On the left, everyone is laughing and heaping scorn on this alleged effort to distract from the Mueller probe, which they all seem convinced will find proof that Donald Trump is indeed a foreign agent obstructing justice for fun and profit.

Me? I’m stuck in the middle again.

From the outset, I’ve mostly taken a wait-and-see approach to the Russia “collusion” allegations and the Mueller probe. I think I’ll take a wait-and-see approach to all of this Strzok-Page-secret-society stuff too. There’s just too much theatrics and chest thumping involved. By all means, let’s have the appropriate investigations. Let’s have some hearings. Let’s make it so that poor Andy McCarthy never, ever gets any sleep, as he remains one of the few explainers of this stuff who never loses his cool or takes leave from the facts.

Again, there are some legitimately disturbing facts (and allegations of facts) swirling around the FBI, the Mueller investigation, etc. But there’s also an astonishing amount of manufactured outrage, absurd dot-connecting, and near-hysteria. It’s as if everyone who shouts about the other side being conspiracy theorists needs to have a conspiracy theory all their own as well.

Meanwhile, this #ReleaseTheMemo campaign is obviously a PR stunt. But that in itself is not damning. PR stunts are sometimes valid efforts to get a real story out. I’m actually impressed that congressional Republicans were effective at messaging for once. I wouldn’t have predicted that it would work this well. After all, Republicans insinuating that a memo written by a Republican committee chairman in a Republican-controlled Congress during a Republican presidency is being hidden from the public by some force or entity other than the Republicans strikes me as kind of hilarious. As is the idea that all of these Republicans saw it, but no one leaked it because leaking is just wrong. (It is wrong, but come on.) That said . . . hey, it was just crazy enough to work.

Of course, this stunt — and so much else — will look not just absurd but dishonorable if the memo doesn’t live up to the hype.

That’s why I’d caution Republican politicians from taking their cues from President Trump’s Twitter feed or the media platforms that unapologetically fuel his persecution complex.

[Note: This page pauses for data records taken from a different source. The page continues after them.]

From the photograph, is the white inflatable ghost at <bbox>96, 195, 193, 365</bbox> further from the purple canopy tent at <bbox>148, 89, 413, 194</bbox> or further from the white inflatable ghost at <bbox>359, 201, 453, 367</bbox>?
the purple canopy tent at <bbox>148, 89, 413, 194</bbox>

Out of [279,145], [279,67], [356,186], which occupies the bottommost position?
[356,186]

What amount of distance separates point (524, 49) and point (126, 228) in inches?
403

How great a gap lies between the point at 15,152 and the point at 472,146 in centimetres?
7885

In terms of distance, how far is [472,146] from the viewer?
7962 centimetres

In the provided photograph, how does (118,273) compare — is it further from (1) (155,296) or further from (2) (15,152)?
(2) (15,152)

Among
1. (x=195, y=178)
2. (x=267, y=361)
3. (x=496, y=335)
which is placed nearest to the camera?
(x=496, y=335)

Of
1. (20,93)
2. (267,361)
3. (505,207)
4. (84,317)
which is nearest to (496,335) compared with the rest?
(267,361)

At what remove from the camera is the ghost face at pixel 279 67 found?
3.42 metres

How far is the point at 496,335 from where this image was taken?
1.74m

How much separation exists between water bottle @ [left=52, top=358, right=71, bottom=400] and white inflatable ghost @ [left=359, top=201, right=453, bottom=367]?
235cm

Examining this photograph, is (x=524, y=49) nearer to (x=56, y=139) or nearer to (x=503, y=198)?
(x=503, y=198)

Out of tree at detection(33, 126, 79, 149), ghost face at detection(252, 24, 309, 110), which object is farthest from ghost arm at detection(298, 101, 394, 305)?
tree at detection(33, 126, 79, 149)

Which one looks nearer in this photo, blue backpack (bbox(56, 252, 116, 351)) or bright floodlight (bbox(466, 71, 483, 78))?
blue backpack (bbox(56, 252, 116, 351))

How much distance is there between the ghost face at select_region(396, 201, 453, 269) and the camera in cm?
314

If professional opiners want to go the way of Alex Jones and Jim Hoft, fine. But the GOP itself should think twice. If Ron Johnson’s performance on Special Report last night is a preview of what is yet to come, I think some Republicans may be painting themselves into an ugly corner. If you go all in with this conspiracy mongering, the only way to be vindicated is if the conspiracy is 100 percent verified. How often does that happen?